= Marva Smith =

Marva J. Smith, was appointed to the Provincial Court of Manitoba on October 28, 1999.

== Law career ==

Smith obtained her law degree from the University of Manitoba in 1976, earning the University of Manitoba Faculty of Law gold medal. She also has a Master of Laws degree from the University of London (London School of Economics) in England. She practiced law for 21 years, including six years in private practice, three years as a consultant in labour relations and pay equity with Manitoba Labour and 13 years with the Constitutional Law Branch of Manitoba Justice.

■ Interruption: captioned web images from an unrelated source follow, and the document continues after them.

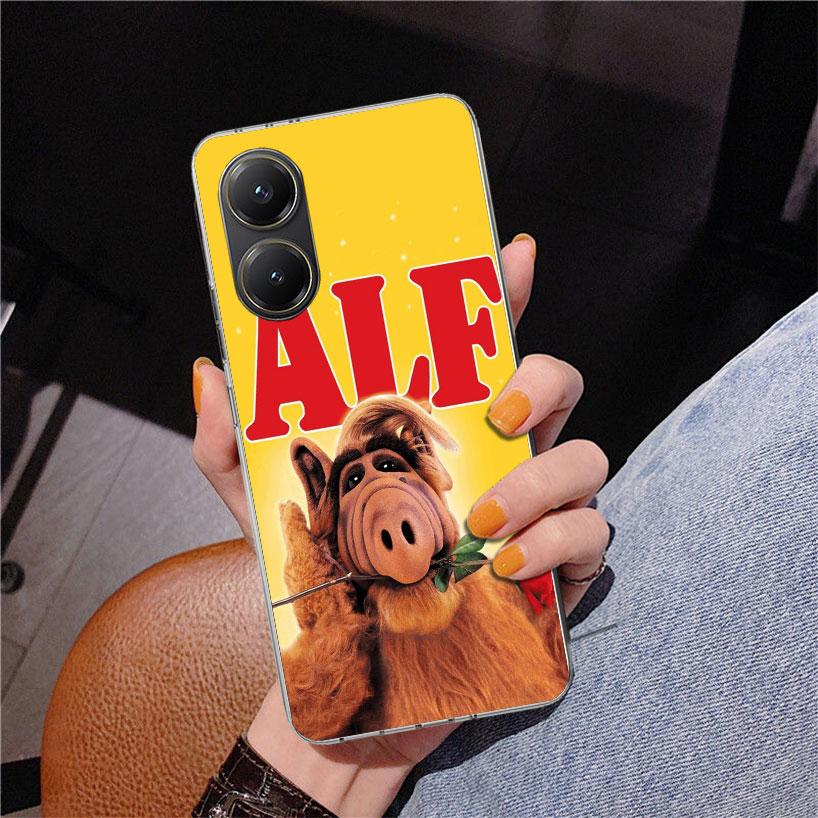 A-Alf TV Series Phone Case For Xiaomi Poco X7 X6 X5 Pro F7 Ultra Redmi 15C 15 13C 13 12C 12 10 10A 10C 9 9A 9C 9T Cover Poco X7 Redmi 9A
A-Alf TV Series Phone Case For Xiaomi Poco X7 X6 X5 Pro F7 Ultra Redmi 15C 15 13C 13 12C 12 10 10A 10C 9 9A 9C 9T Cover Poco X7 Redmi 9A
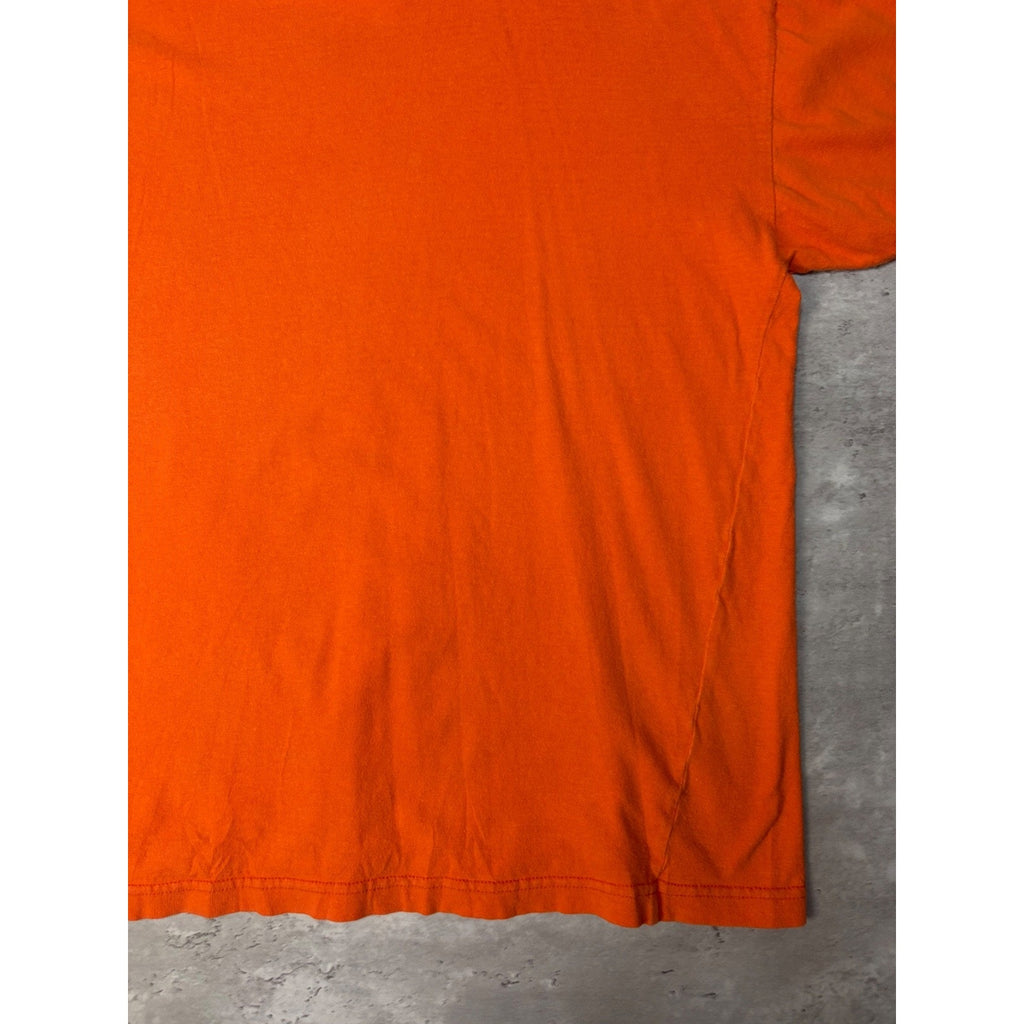 Vintage 1993 Flintstones Cartoon Character Graphic Tv Show Promo T-Shirt Size XL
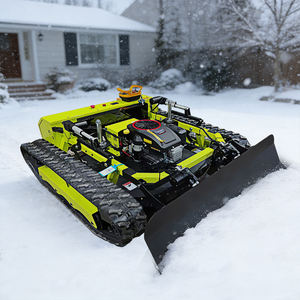 Cortadora de Césped con Control Remoto de Altura Ajustable de Buena Calidad, Compre Ahora, Cortadora de Césped de 32 Pulgadas con Repuestos - Product Image 2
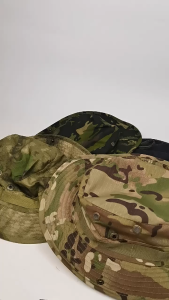 Outdoor Camouflage Mountaineering Cap - Fishing and Camping Hat
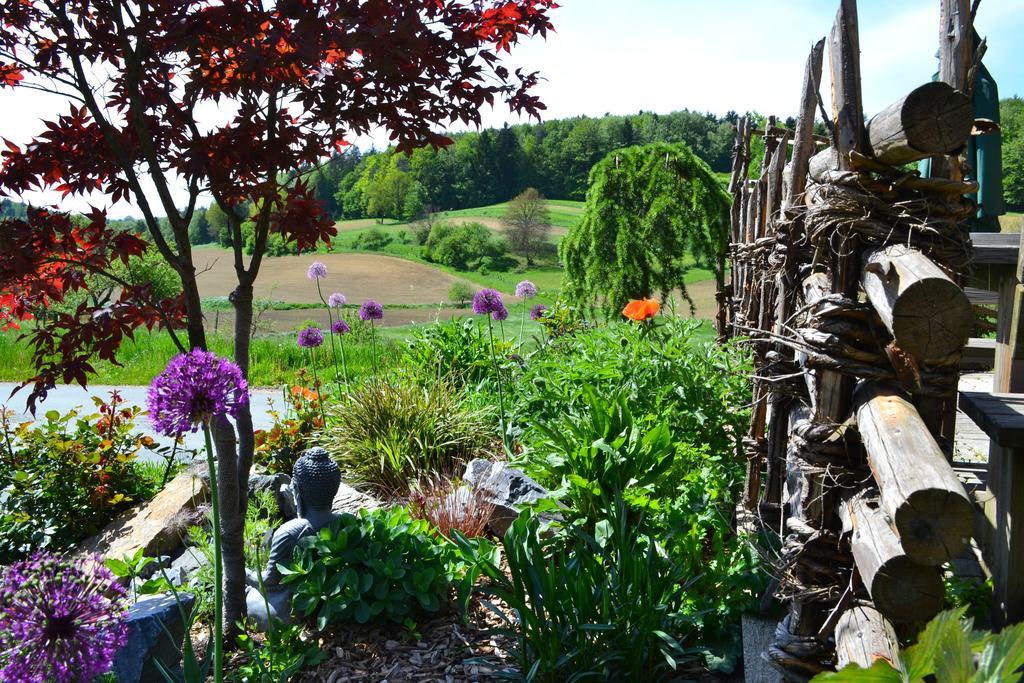 Villa Am Jaukhof Familie Stiendl à Neudorf im Sausal Extérieur photo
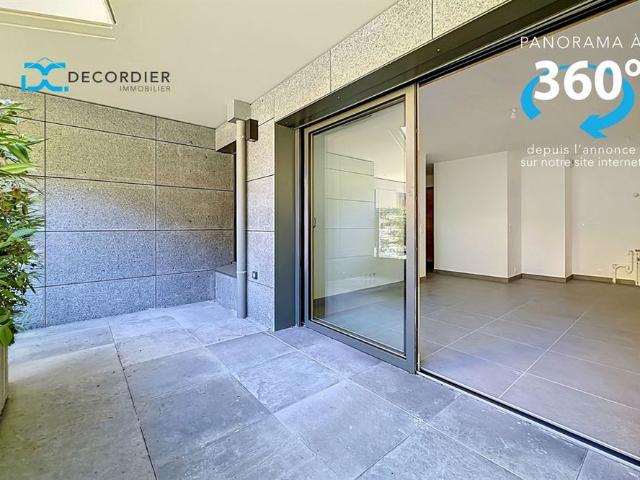 Évian les Bains Vente Appartement 74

Smith served as an assistant professor at the Faculty of Law at the University of Manitoba for two years and has been involved in a variety of community organizations, including the Robert A. Steen Community Centre board, the Westminster Tot Lot board and the Community Unemployed Help Centre. She also served as senior counsel with the federal Department of Justice and as vice-president of the Manitoba branch of the Canadian Bar Association. She has handled both criminal law and civil matters at all court levels, including cases involving issues such as domestic violence, gangs and the sexual assault of children.

== Personal life ==
In 2010, Smith's adopted daughter Jessica was sentenced for using pepper spray to commit two robberies in Manitoba; due to Smith's judicial position, sentencing was carried out in the neighboring province of Saskatchewan.